Apesar da gravidade da situação, nada consta a respeito da previdência municipal nos planos de governo dos candidatos que disputam o segundo turno em Vitória. Isso vale tanto para o Delegado Pazolini (Republicanos) quanto para João Coser (PT).
Situação similar se repete em: Barra de São Francisco e Cariacica; Conceição da Barra, Guarapari e Itapemirim; Mimoso do Sul, Rio Novo do Sul, São José do Calçado e Serra.
Não é só no ES
O Indicador de Situação Previdenciária do Ministério da Economia analisa anualmente indicadores relacionados à gestão do sistema de previdência, classificando as cidades brasileiras em quatro notas: A (a melhor), B, C ou D (a pior).
De acordo com o último levantamento, no Espírito Santo, dos 34 municípios com RPPS, 16 apresentaram desempenho insatisfatório (C ou D). E nenhum foi classificado como ótimo (A).
Dois mil municípios brasileiros que têm regras especiais para seus servidores seguem o mesmo caminho de dificuldades. Apenas cinco cidades em todo o país possuem um sistema de previdência avaliado com Nota A.

- Objetivo
Segundo o trecho sobre a previdência municipal, quantos dos 34 municípios do Espírito Santo com RPPS tiveram desempenho insatisfatório? Por favor, baseie-se apenas no trecho sobre a previdência municipal.

[Perguntas espaciais baseadas em imagens]

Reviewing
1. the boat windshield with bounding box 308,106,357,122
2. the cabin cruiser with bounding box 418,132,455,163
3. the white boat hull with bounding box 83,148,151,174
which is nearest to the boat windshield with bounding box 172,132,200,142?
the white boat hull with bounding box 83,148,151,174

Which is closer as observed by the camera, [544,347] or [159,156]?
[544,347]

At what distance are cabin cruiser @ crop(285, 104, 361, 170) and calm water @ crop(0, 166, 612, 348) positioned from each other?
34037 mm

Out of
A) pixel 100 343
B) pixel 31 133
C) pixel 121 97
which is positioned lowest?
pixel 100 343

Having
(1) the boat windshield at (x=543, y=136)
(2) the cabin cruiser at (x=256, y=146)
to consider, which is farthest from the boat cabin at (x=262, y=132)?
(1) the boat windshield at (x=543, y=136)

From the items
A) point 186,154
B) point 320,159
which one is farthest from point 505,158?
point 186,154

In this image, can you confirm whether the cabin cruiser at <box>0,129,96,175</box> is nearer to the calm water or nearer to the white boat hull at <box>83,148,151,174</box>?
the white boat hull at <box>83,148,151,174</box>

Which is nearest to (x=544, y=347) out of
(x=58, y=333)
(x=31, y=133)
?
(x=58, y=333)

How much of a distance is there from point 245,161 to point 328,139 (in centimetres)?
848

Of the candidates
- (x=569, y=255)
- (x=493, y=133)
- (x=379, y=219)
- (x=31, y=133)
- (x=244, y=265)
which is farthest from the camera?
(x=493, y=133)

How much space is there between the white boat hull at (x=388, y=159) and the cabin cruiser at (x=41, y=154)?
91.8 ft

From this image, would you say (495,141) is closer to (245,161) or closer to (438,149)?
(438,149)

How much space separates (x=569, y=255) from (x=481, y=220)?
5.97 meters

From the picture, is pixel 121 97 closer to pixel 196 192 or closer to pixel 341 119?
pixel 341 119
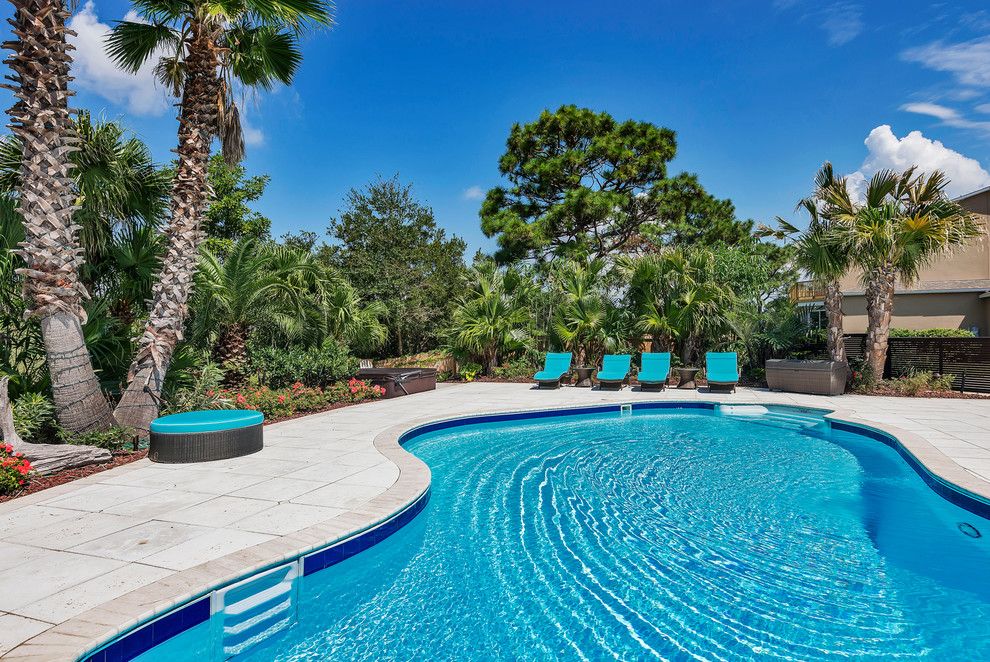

- Resposta
Dezesseis municípios, com nota C ou D.